A user that want a minimal environment installs a modern complete and featurefull entire desktop environment and then complains that it's too bloated, at five only on Lemmy.

What is this, reddit nowadays? /S

Anyway, you should uninstall plasma and switch to any of the many more basic Linux GUI environment that better suit you needs, that the magic of Linux after all, nobody forces you to use what you don't like or don't approve on your own machine

[-] pixeldaemon@sh.itjust.works 2 points 3 days ago* (last edited 3 days ago)

Modern DE ≠ unnecessary metadata-collecting services which you can not control within the DE interface. I do not want a "minimal" environment, I want one that looks pretty and is adjusted straightforwardly. Background metadata syncing has nothing to do with graphical environment. I understand that KDE is a whole ecosystem, but a service like this, shipping together with the DE, unreachable through normal settings interface is not what I'm expecting from a DE. Especially from such a modern and featurefull one. If I wanted to manage my DE with text configs, I would go for hyprland or something like this. It's the issue with KDE that it doesn't implement accessible configuration options for certain components. Hereby I'm not saying that KDE is totally bad. My main complaint isn't the existence of Akonadi by itself, some people I'll hardly ever meet in person would find its functionality extremely useful for a reason. But the fact it is uncontrollable with any KDE settings is dissapointing.

The actual magic of Linux here is that I can still find a text config and disable anything I don't need there. Without ditching a whole DE because of a couple of things I don't like.

PS. I have never been on reddit.

[-] Shimitar@downonthestreet.eu 8 points 3 days ago

So what's the point? A modern and fully integrated de uses background services and those services are required for many pieces to work so much that they have made not that easy to disable the service?

If that's the point, you are definitely being unreasonable.

On the other hand the service can still be disabled understandably by text file editing to prevent users from breaking their system. I find the lack of an UI setting to disable it a reasonable choice, and yourself are telling me that it's still removable by user anyway. A power user indeed, but still user manageable.

Plasma user base definitely is not the customize everything people. I think it's reasonable that akonadi needs deeper user action to be disabled

That service is local only and needed for many apps to work, including stock widgets.

Spatial question lines
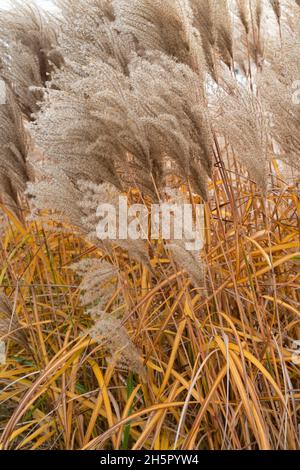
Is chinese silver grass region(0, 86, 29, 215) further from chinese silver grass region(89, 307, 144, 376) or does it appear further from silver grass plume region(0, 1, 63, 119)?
chinese silver grass region(89, 307, 144, 376)

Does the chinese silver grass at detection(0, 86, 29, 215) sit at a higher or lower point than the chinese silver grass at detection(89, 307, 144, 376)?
higher

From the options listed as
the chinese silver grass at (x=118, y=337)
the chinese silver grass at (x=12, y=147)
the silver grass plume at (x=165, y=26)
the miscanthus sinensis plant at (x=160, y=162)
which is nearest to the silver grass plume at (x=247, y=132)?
the miscanthus sinensis plant at (x=160, y=162)

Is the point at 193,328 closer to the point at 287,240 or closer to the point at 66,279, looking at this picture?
the point at 287,240

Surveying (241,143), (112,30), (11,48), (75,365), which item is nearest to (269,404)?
(75,365)

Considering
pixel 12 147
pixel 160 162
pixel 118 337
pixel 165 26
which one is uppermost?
pixel 165 26

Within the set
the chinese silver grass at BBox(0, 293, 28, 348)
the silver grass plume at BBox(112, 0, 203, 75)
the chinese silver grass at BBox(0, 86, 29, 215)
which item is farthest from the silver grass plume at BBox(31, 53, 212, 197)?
the chinese silver grass at BBox(0, 293, 28, 348)

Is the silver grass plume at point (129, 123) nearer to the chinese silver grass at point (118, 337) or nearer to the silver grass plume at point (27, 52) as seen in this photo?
the chinese silver grass at point (118, 337)

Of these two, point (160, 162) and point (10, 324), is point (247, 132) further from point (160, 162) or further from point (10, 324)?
point (10, 324)

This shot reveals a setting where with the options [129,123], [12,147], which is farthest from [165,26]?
[12,147]

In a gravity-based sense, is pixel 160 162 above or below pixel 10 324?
above

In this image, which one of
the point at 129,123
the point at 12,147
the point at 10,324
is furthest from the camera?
the point at 12,147

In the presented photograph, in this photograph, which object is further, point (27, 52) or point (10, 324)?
point (27, 52)

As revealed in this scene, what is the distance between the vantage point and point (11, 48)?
268 cm

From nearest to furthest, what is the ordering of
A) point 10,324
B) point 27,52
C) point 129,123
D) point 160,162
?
point 129,123 < point 160,162 < point 10,324 < point 27,52
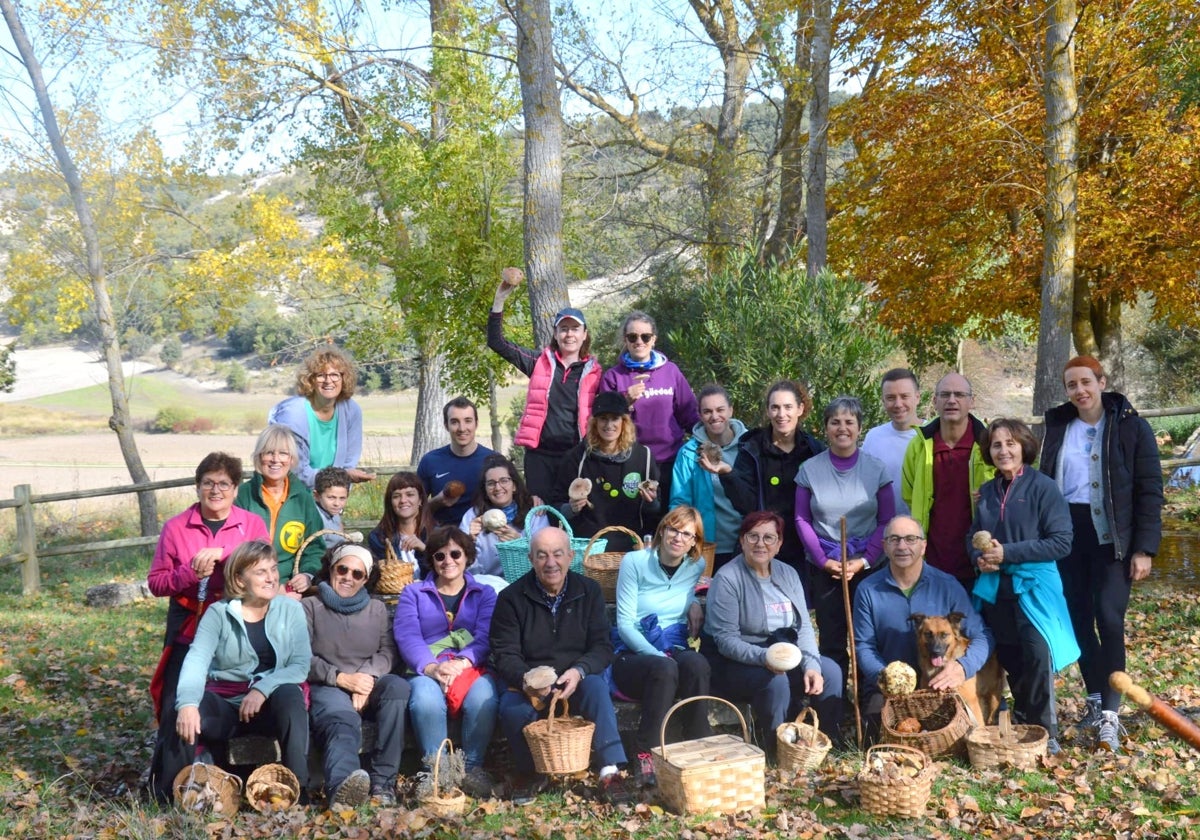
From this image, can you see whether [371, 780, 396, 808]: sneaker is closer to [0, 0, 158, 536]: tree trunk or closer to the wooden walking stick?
the wooden walking stick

*Request 1:* Output the KDE discussion thread from "On the other" up to and including "including stock widgets.".
*Request 2:* Write the next part of the KDE discussion thread, picking up right after its final sentence.

*Expected output 1:*
On the other hand the service can still be disabled understandably by text file editing to prevent users from breaking their system. I find the lack of an UI setting to disable it a reasonable choice, and yourself are telling me that it's still removable by user anyway. A power user indeed, but still user manageable.

Plasma user base definitely is not the customize everything people. I think it's reasonable that akonadi needs deeper user action to be disabled

That service is local only and needed for many apps to work, including stock widgets.

*Expected output 2:*
What is your point against akonadi exactly?

I would complain about that search indexer daemon (kglobalaccel or something similar) in plasma that still after years sometimes gobbles up 100% on a CPU core after screen unlock instead ... But whatever

[-] pixeldaemon@sh.itjust.works 1 points 3 days ago* (last edited 3 days ago)

Again, this syncing service has nothing to do with providing a graphical environment. Its functionality has a different purpose.

Disabling this particular service can not break the whole desktop environment. It is simply disabling some additional features, that are absolutely not crucial for the system's operation. As far as I can tell, simply re-enabling this service brings the features back, it is an easily reversible action, so there is no reason to hide it in order to prevent breaking by an unexperienced user.

If you open any article on Linux DEs comparison, KDE Plasma will be mentioned as offering extensible customization.

My point against Akonadi is that it is hard to disable for no serious reason. Whether you use it's features or not, you get it running in the background, and you don't have a normal option to manage it.

Thank you for mentioning the indexer daemon, I will investigate if I need it or it is superfluous for me.

[-] Shimitar@downonthestreet.eu 5 points 3 days ago

I suggest you open a ticket on akonadi or plasma settings to add that option. That would be a good addition I am always for more settings....

But no, plasma is indeed not in the ballpark of highly customizable de. Maybe more than gnome, but the bar is really low

[-] pixeldaemon@sh.itjust.works 2 points 3 days ago

AFAIK, anything more customizable than KDE relies heavy on text configs and scripts. Another level both in customization options and knowledge required. I will come up to that eventually, but for users, who are not ready for such way of configuring, KDE will stay the most customizeable option.

[-] Mordikan@kbin.earth 3 points 3 days ago

So, really the issue is you expect KDE to present it in UI which is not the case. You would have to use the control binary to stop it from running (akonadictl stop). To prevent it from running in the future, you'd have to edit/create it's configuration in $HOME/.config and add something like StartServer=false to [General].

There is no way to do this in the UI. Akonadi itself isn't bloatware though. It's an important component that lets "desktop" applications access PIM. It can be a resource hog, but that's not the same. It serves a valid role. So long as you aren't using Kalendar, Kmail, etc, just remove it.

[-] Hund@feddit.nu 4 points 3 days ago

It's using your data locally on your machine. If you don't trust one of the biggest open source projects in the community, perhaps computers is not your thing. :D

[-] pixeldaemon@sh.itjust.works 1 points 3 days ago

I do not need this particular feature anyway. Neither locally, nor in a cloud. But I'm not given the opportunity to know about it and turn it down straightforwardly. It works silently, it can be only discovered via process monitor, and the only way to turn it down is digging into the terminal, as if I didn't have a graphical environment suite from one of the biggest open source projects in Linux community installed.

[-] Hund@feddit.nu 4 points 3 days ago

That's the downside (or upside, depending on how you look at things) of choosing a kitchen-sink distro. You get served everything and you don't have to care or know about anything.

However. Since you seem to be more of a power-user than a casual user, perhaps you didn't made the best choice for yourself. Perhaps building your own setup based on a bare-bones Fedora installation would have been a better fit for you? :)

this post was submitted on 28 Jun 2026
9 points (100.0% liked)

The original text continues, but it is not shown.